I had some bloodwork done and a follicular ultrasound today. I was pretty nervous/anxious so it was a long day. Pat, my fearless leader through this forsaken journey, was the only one in the office today. It's nice to think there aren't tons of us fertility-challenged hooligans running around so they can devote enough time to us.
Pat was having a good day because it only took her one attempt to hit a vein. Her record is 9 attempts my first time having my blood drawn by her. She told me she's nervous about Monday because she doesn't want to keep using the same vein. It's starting to scar where they've used my one "good" vein over and over. It kinda makes me feel like an IV drug user...my veins are going bad...ahhh! As long as they don't have to go between my toes, they can stick me however many times they need!
Besides the normal estrogen level (E2) they usually take, they did another CBC to check for anemia as well as some other stuff. All the prenatals and beef I've had over the last couple of months have paid off, apparently.  My levels were all good! And all the crack I've been smoking is completely out of my system (I'm joking, again).
My follicular ultrasound was the nerve-wracking event for the day. I was hoping for nice smooth ovaries, but it was not so. I have 10+ follicles on my right ovary and 12+ on my left. They were all measuring small (under 10 mm). I was a little freaked out, but Pat was very excited. She even jumped up and down a little which, under the circumstances, was a little rough for me as it was an internal ultrasound. God, love her. Anyway, I learned it is good, actually great, to have follicles this early. So yeah for small miracles!
I'm well on my way to 20 eggs, which is what Dr. D is expecting from me b/c I'm so young and vibrant. I'm hoping that this also means it won't take as long to get to the egg retrieval which would be fantastic because it's just that much sooner until we know what we've got. And I'm sure my boss wants me to get this the heck over with so I'll be back to my awesome self. (As if I'll be a pleasant, happy-go-lucky, pregnant lady...Well, who am I to squelch his dreams?) So here's hoping for a quick and productive cycle! Cheers!

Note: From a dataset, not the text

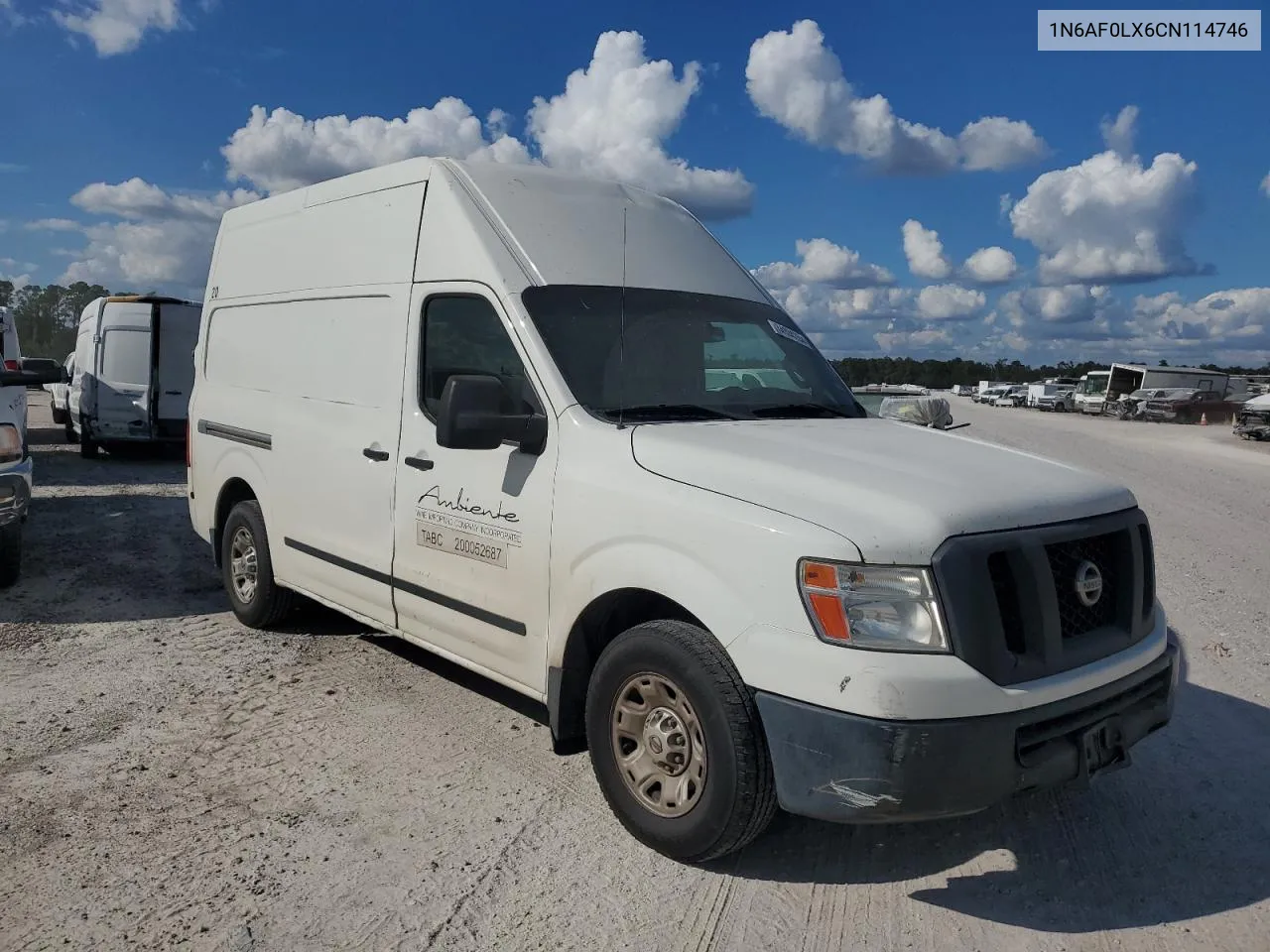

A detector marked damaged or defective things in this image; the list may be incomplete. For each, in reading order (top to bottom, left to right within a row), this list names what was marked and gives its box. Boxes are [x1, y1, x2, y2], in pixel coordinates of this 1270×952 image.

cracked bumper [0, 460, 33, 528]
cracked bumper [754, 639, 1183, 825]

All this means that BJ and I start our Z-packs tonight. This will clear up any VD that BJ has...I'm kidding. It's just a preventative measure to make sure we don't get sick or clear up any sub-acute infections that we may already have. It's good timing too, because I'm starting to get that East Tennessee sinus thing going on. Plus all my little germy children come back to school in a week so I've got that covered, too. I almost think a Z-pack should come standard to all school employees with school restarting. It could work kinda like the iodine pills they give people who live near nuclear plants...
Any-some-how, tomorrow I begin my Follistim injections and my Menopur. 7:00 am and 7:00 pm, so I'll definitely have some interrupted social time...sigh...or I could do it at work, but I think that would be a little more awkward having to keep my Follistim in the staff refrigerator...But in perfect MK fashion I have a cute little case in which to keep all my medical supplies! I just can't help myself...
Again, thanks for the so many well-wishes! I really do appreciate them and I'm very blessed to have so many supporters in my life. Love you all! I'm going to go practice injecting something into BJ...bwahaha! (I want him to feel included, afterall.)